Für Waldenberger ist es zwar schon zulässig, dass ein Oberarzt während einer Operation den OP-Saal verlässt und an einen anderen Kollegen übergibt, er müsse aber greifbar bleiben und es müsse sichergestellt sein, dass der Kollege die Operation weiterführen könne. Ein Assistenzarzt sei kein Facharzt, deshalb hätte der Oberarzt aus seiner Sicht nicht das Haus verlassen dürfen.

Auch die oberösterreichische Gesundheitsreferentin LHStv.
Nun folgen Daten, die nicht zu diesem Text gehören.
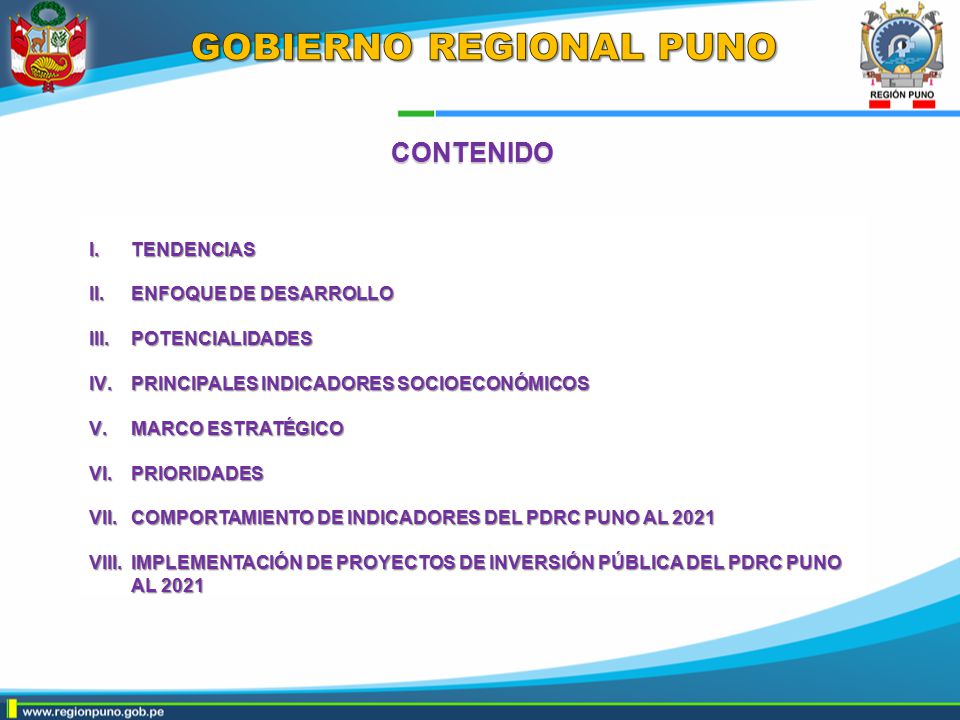 GOBIERNO REGIONAL PUNO

REGIÓN PUNO

CONTENIDO

I. TENDENCIAS

II. ENFOQUE DE DESARROLLO

III. POTENCIALIDADES

IV. PRINCIPALES INDICADORES SOCIOECONÓMICOS

V. MARCO ESTRATÉGICO

VI. PRIORIDADES

VII. COMPORTAMIENTO DE INDICADORES DEL PDRC PUNO AL 2021

VIII. IMPLEMENTACIÓN DE PROYECTOS DE INVERSIÓN PÚBLICA DEL PDRC PUNO AL 2021

www.regionpuno.gob.pe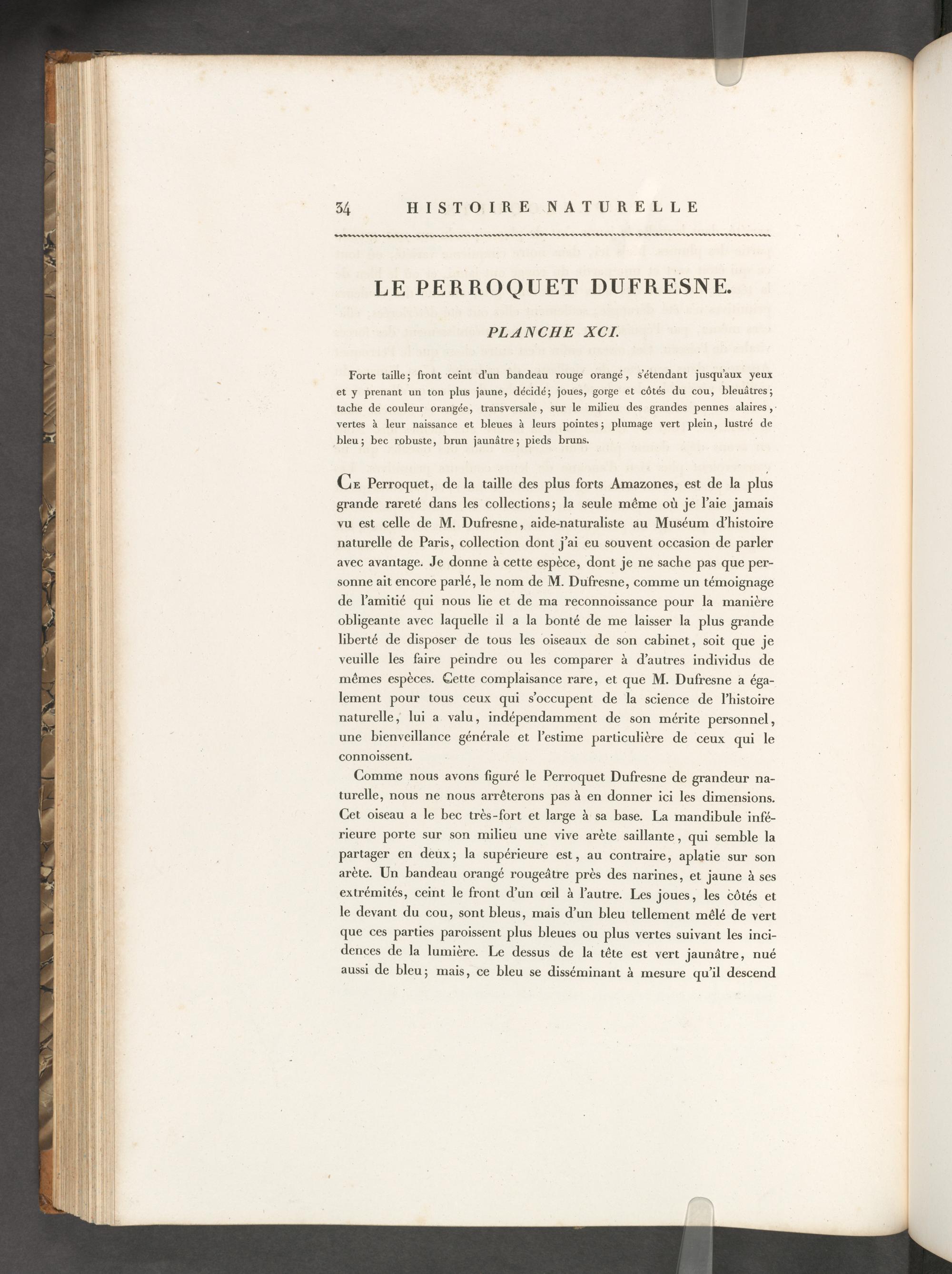 34 HISTOIRE NATURELLE

LE PERROQUET DUFRESNE.

PLANCHE XCI.

Forte taille; front ceint d'un bandeau rouge orangé, s'étendant jusqu'aux yeux et y prenant un ton plus jaune, décidé; joues, gorge et côtés du cou, bleuâtres; tache de couleur orangée, transversale, sur le milieu des grandes pennes alaires, vertes à leur naissance et bleues à leurs pointes; plumage vert plein, lustré de bleu; bec robuste, brun jaunâtre; pieds bruns.

Ce Perroquet, de la taille des plus forts Amazones, est de la plus grande rareté dans les collections; la seule même où je l'aie jamais vu est celle de M. Dufresne, aide-naturaliste au Muséum d'histoire naturelle de Paris, collection dont j'ai eu souvent occasion de parler avec avantage. Je donne à cette espèce, dont je ne sache pas que personne ait encore parlé, le nom de M. Dufresne, comme un témoignage de l'amitié qui nous lie et de ma reconnoissance pour la manière obligeante avec laquelle il a la bonté de me laisser la plus grande liberté de disposer de tous les oiseaux de son cabinet, soit que je veuille les faire peindre ou les comparer à d'autres individus de mêmes espèces. Cette complaisance rare, et que M. Dufresne a également pour tous ceux qui s'occupent de la science de l'histoire naturelle, lui a valu, indépendamment de son mérite personnel, une bienveillance générale et l'estime particulière de ceux qui le connoissent.

Comme nous avons figuré le Perroquet Dufresne de grandeur naturelle, nous ne nous arrêterons pas à en donner ici les dimensions. Cet oiseau a le bec très-fort et large à sa base. La mandibule inférieure porte sur son milieu une vive arète saillante, qui semble la partager en deux; la supérieure est, au contraire, aplatie sur son arète. Un bandeau orangé rougeâtre près des narines, et jaune à ses extrémités, ceint le front d'un œil à l'autre. Les joues, les côtés et le devant du cou, sont bleus, mais d'un bleu tellement mêlé de vert que ces parties paroissent plus bleues ou plus vertes suivant les incidences de la lumière. Le dessus de la tête est vert jaunâtre, nué aussi de bleu; mais, ce bleu se disséminant à mesure qu'il descend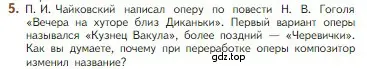 5. П. И. Чайковский написал оперу по повести Н. В. Гоголя «Вечера на хуторе близ Диканьки». Первый вариант оперы назывался «Кузнец Вакула», более поздний — «Черевички». Как вы думаете, почему при переработке оперы композитор изменил название?

gdz.top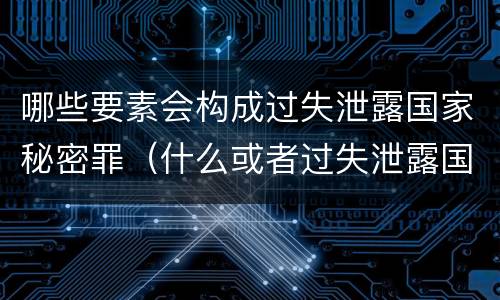 哪些要素会构成过失泄露国家秘密罪（什么或者过失泄露国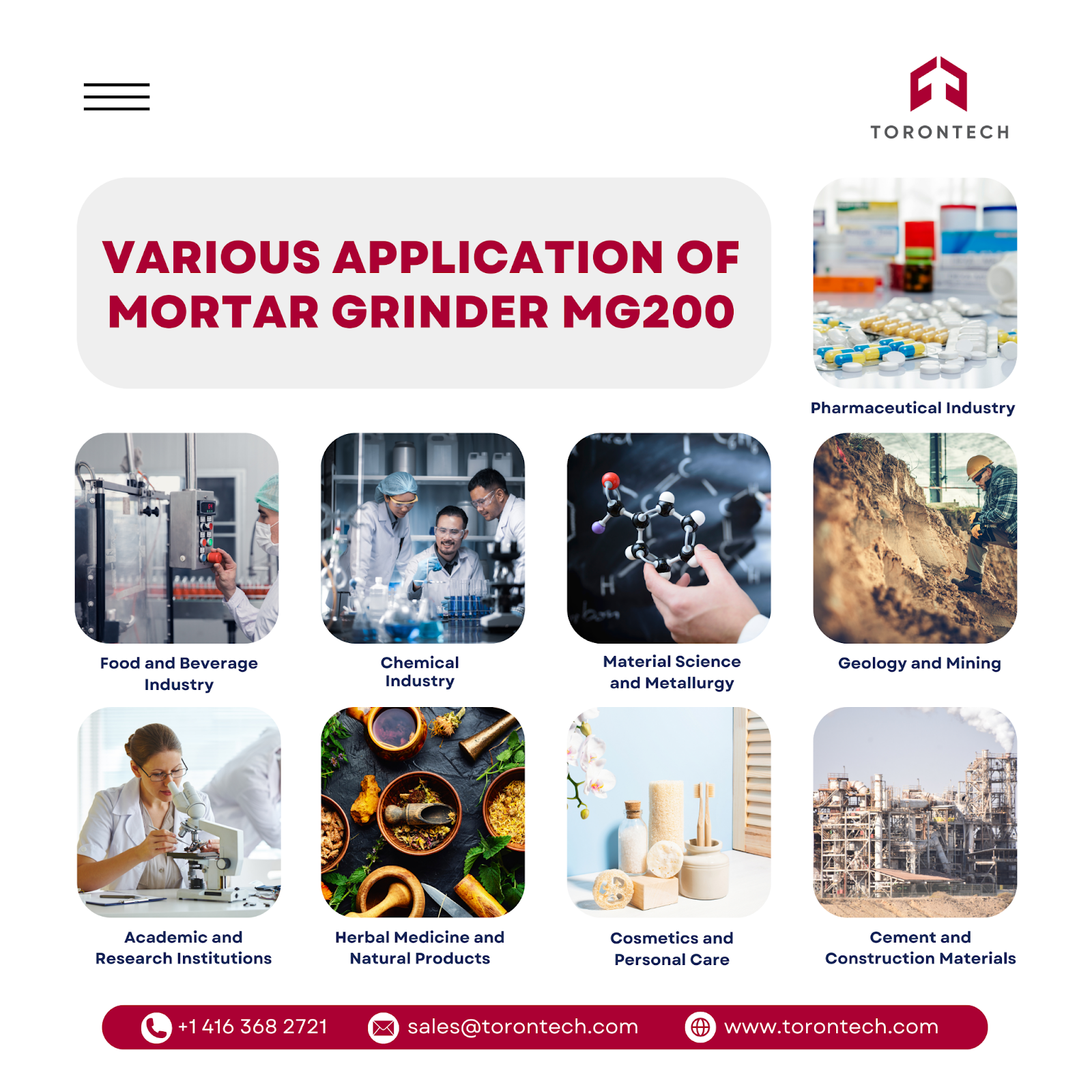 TORONTECH

VARIOUS APPLICATION OF MORTAR GRINDER MG200

Pharmaceutical Industry

Food and Beverage Industry

Chemical Industry

Material Science and Metallurgy

Geology and Mining

Academic and Research Institutions

Herbal Medicine and Natural Products

Cosmetics and Personal Care

Cement and Construction Materials

+1 416 368 2721 sales@torontech.com www.torontech.com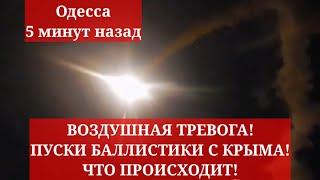 Одесса
5 минут назад

ВОЗДУШНАЯ ТРЕВОГА!
ПУСКИ БАЛЛИСТИКИ С КРЫМА!
ЧТО ПРОИСХОДИТ!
Christine Haberlander (ÖVP) kündigte eine genaue Prüfung des Vorfalls an. "Sollte sich der Verdacht auf ein Fehlverhalten bestätigen, so ist dies absolut nicht zu tolerieren und dienstrechtliche Konsequenzen werden selbstverständlich folgen", betonte sie via Aussendung. Sie forderte zudem die Stadt Linz auf, die sanitäre Aufsicht einzuschalten.

Übergabe während OP "genauestens überprüft"

Es sei "bemerkenswert, dass es im Verlauf der Operation zu einer Übergabe an den assistierenden Arzt gekommen ist", sagte Andreas Zierer, Vorstand der Abteilung Herz-, Gefäß und Thoraxchirurgie, zu den OÖN. "Die genauen Umstände dieser Übergabe werden aktuell genauestens überprüft".

Er wies allerdings darauf hin, dass "eine Notfalloperation bei Einriss der Körperschlagader mit einer hohen Sterblichkeit von 15 bis 20 Prozent" verbunden sei.